Макс молниеносно выкинул вперед правую руку — ладонью к милиционеру.
— Ни слова больше. Это оскорбление заключенного при исполнении, — он пригрозил пальцем, — Заметьте, при исполнении заключенным его прямых обязанностей. Я буду жаловаться.
Дежурный хмыкнул:
— Сиди уж, шут гороховый. И смотри у меня — если что, мигом на зимовку к ракам отправлю.
Едва милиционер вышел, как Макс подлетел к Левакову, успевшему сесть и спрятать лицо в ладонях, и заботливо поинтересовался:
— Друг, они тебя пытали? Но ты ведь им ничего не сказал?
Андрей резко опустил руки, зло зыркнув на Макса:
— Отвали, хуже будет…
Внезапно Макс выпрямился и в сердцах хлопнул кулаком по столу; если не считать трех стульев и подоконника, стол этот был здесь единственным предметом, по которому можно было в сердцах хлопнуть.
— Куда уж хуже? А как все хорошо начиналось…
2.
А начиналось все полтора часа назад, когда Макс, Мухин, Кузя и Мордвик неспешно брели к троллейбусной остановке после напрасно потраченного на дискотеке времени. Поэтому, говоря, что все начиналось хорошо, Макс лукавил или намеренно скрывал правду с самого начала.
Мухин и Кузя были его одноклассниками в элитном классе модной гимназии, с продвинутым изучением всего, что только возможно.

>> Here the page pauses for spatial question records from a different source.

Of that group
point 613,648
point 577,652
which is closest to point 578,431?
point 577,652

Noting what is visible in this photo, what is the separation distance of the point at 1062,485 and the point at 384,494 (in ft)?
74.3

Соответственно, не трудно сделать вывод, что их родители вполне могли обеспечить достойное отсутствие детей дома, а следовательно, у Мухина, Кузи и Макса имелось много общего. Мордвик же был прищипенцем, которого за это ценили едва ли не втрое дороже. У родителей Мордвика денег не водилось — то есть абсолютно, — поэтому его общество придавало компании пикантный нелегальный (что в переводе означает «не одобренный бы родителями, что и требовалось доказать») оттенок.
— Эй, прогляньте! — взвизгнула Кузя, умело перебирая шпильками.
Несмотря на свое прозвище, Кузя была девушкой — миниатюрной юркой брюнеткой, такой прилипчивой, что от нее было совершенно бесполезно пытаться избавиться.
Макс с Мухиным не спеша подошли к подружке и, не ожидая увидеть ничего особенного, но заранее приготовившись смеяться, прочитали объявление под неоновой рекламой кафе с одной немигающей буквой:
«Срочно требуются повара на десерт и бухгалтеры-калькуляторы».
— Желательно женского пола, — быстро прокомментировал Макс, хмыкнув, против ожидаемого, совершенно искренне.
Кузя довольно оглядела друзей, наслаждаясь своим маленьким триумфом.
Она мерзла, что и неудивительно, учитывая ее прогрессивный наряд и на редкость холодную июльскую ночь. Макс хотел было предложить девушке свою куртку, но потом передумал, опасаясь, вдруг Мухин, а тем более сама Кузя растолкуют его действия неправильно, что непременно аукнется впоследствии. Максу казалось, что Кузя уже несколько месяцев оказывает ему слишком откровенные знаки внимания, однако он сам, несмотря на явную миловидность девушки (особенно ему импонировала родинка под глазом — была в этом какая-то «изюминка»), совершенно не испытывал тех эмоций, которые она, по всей видимости, рассчитывала у него вызвать.